Several recent rules, which restricts begging by children under the age of 16 years old, have been overturned by the Brussels region, after the complaints from the League of Human Rights (LDH).

The human rights group has criticised the measure as it considers the move a form of criminalisation, while the City of Brussels is not competent enough to provide youth protection.


The original regulation was first adopted on 28 March, and aimed to end begging by adults accompanied by children under sixteen years old.

The city was aiming to break up organised “begging networks”, which have been observed by the Brussels Police Force.
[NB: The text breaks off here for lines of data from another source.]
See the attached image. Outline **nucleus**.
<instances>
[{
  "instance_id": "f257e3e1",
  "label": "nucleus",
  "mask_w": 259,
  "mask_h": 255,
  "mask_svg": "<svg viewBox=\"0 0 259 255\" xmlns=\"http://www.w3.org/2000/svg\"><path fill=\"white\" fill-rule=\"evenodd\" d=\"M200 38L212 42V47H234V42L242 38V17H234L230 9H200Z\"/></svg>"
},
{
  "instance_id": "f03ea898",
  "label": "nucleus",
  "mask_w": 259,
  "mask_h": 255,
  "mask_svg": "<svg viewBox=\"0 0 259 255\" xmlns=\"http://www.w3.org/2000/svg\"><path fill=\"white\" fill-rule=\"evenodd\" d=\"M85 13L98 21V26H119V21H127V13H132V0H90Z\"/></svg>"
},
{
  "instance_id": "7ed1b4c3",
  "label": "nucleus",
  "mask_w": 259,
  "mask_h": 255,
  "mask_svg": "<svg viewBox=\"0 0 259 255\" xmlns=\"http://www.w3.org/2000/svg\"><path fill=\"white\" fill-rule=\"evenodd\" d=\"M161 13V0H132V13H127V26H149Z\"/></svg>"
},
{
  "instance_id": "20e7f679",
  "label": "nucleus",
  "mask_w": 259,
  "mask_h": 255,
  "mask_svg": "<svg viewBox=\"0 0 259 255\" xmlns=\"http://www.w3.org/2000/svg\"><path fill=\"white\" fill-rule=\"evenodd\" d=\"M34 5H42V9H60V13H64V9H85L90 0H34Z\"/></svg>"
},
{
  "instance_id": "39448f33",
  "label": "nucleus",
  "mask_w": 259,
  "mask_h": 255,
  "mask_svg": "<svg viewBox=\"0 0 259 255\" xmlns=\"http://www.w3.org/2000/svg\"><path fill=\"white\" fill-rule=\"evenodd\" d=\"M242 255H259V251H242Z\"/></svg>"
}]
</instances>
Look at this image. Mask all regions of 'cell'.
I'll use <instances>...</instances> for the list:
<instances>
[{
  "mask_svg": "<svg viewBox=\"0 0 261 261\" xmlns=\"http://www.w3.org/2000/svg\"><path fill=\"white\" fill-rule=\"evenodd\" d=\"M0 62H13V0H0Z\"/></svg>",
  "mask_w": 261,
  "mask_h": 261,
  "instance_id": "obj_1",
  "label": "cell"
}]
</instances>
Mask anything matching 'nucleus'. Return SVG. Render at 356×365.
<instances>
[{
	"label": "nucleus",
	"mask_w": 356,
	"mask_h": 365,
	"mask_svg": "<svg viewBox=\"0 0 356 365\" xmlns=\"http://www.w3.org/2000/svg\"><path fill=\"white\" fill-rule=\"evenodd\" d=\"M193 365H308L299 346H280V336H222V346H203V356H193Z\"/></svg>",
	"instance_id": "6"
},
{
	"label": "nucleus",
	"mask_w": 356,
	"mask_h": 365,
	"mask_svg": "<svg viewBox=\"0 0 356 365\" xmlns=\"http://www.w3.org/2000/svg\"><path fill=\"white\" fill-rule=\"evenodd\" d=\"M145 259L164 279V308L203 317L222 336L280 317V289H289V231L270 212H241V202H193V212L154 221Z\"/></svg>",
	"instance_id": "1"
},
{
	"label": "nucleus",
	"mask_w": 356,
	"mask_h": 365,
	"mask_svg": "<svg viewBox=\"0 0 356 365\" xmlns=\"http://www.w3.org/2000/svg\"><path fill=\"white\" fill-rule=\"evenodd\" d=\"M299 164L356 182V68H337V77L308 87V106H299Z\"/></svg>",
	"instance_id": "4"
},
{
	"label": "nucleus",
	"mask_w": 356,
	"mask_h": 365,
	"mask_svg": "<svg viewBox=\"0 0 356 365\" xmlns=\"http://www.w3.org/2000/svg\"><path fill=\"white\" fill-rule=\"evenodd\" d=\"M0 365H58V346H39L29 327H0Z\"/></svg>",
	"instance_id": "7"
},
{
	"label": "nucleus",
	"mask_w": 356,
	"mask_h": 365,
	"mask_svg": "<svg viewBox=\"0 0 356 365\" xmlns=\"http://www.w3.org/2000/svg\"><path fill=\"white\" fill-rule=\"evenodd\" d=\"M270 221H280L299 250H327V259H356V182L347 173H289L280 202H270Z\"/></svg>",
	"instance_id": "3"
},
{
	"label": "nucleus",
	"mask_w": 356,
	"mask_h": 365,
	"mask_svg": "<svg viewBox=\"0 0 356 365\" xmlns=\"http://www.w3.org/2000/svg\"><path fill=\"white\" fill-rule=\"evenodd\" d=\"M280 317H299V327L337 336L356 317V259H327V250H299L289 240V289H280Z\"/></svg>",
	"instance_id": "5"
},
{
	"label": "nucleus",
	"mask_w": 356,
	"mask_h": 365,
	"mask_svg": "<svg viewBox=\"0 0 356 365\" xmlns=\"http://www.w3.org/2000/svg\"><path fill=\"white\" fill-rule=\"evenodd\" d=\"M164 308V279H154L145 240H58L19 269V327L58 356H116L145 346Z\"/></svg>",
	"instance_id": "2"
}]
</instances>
These gangs allegedly used “professional minor beggars.”

The original text banning the practice of child begging states that children were often recruited children of vulnerable families, offering them a roof and income, in exchange for a share of the children’s earnings.

The regulation would have handed down fines of €350 to adult beggars accompanied by children who repeatedly fail to abide by obligatory education laws and offers of support to homeless families.

According to the official decision of the Brussels region, the policy was overruled as several articles of the statute overstepped in regulatory scope or did not relate to the maintenance of public order.

The LDH welcomed the suspension, stating that this marked an opportunity to rethink this regulation in such a way as to fully respect the best interests of children, as criminalising minors does not actually solve the problem.


The League for Human Rights had previously denounced anti-begging regulations as an attempt to stigmatise and criminalise beggars, as well as legitimising another form of violence against families fleeing discrimination in their homes countries.